Блядь, да откуда это вообще взялось? Оно наследственное? Нет? Может, у Сереги в роду кто-нибудь такой был? Потому как он сам... Ну не гей, не гей, точно, абсолютно... Ему бы в голову не приходило засматриваться на другого мужика. И уж тем более – рисовать его, заштриховывая тени на голой заднице и пушок на яйцах... Наверное, Митька кончал, когда набрасывал эти картинки. Или потом дрочил, когда их разглядывал. Тьфу ты черт... Митька. Нарочно ведь не придумаешь. С ним же теперь вдвоем в одном доме оставаться, все равно, что... Пронеслась стремительная мысль – прямо сейчас схватить ключи от машины и уехать. А потом занять у кого-нибудь бабок, отдать Катьке – пусть забирает своего гомика с дачи на такси. Но это беспредел, да и объяснять что-то придется.

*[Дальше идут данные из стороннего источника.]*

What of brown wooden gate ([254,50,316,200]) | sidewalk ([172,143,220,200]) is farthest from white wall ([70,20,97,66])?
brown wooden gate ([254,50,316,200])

Так, черт, что делать... Да ничего. Внешне ведь по Митьке такие вещи вообще не видно. Парень как парень. Разве что – дерганный слегка, но это не преступление. Геныч сам был такой же зажатый, особенно в школе. А так – ну никакой манерности, никаких специальных жестов, или как там у этих принято... Правда вот Генку сегодня облапил... Мля, так он это просто так или уже нет?. Ну, лучше считать, что по родственному, они же с Серегой хлопают друг друга по плечу, когда встречаются. И это ничего не значит. Главное – виду не подавать.

Черт, всего без минуты полночь. Еще часов семь ждать, не меньше. Гена очень хотел, чтобы сейчас наступило утро. Чтобы посмотреть, как он будет вести себя с Митькой. Доказать, что ничего страшного в этом нет. Даже, может, приглядеться слегка к племянничку. По хорошему приглядеться... Не как мужик, а как журналист. Потому что оно любопытно. Вот, Геныч, правильно... Вот так на него и смотри – как на объект исследования. И никакой паники. Обычное задание, бывало и хуже...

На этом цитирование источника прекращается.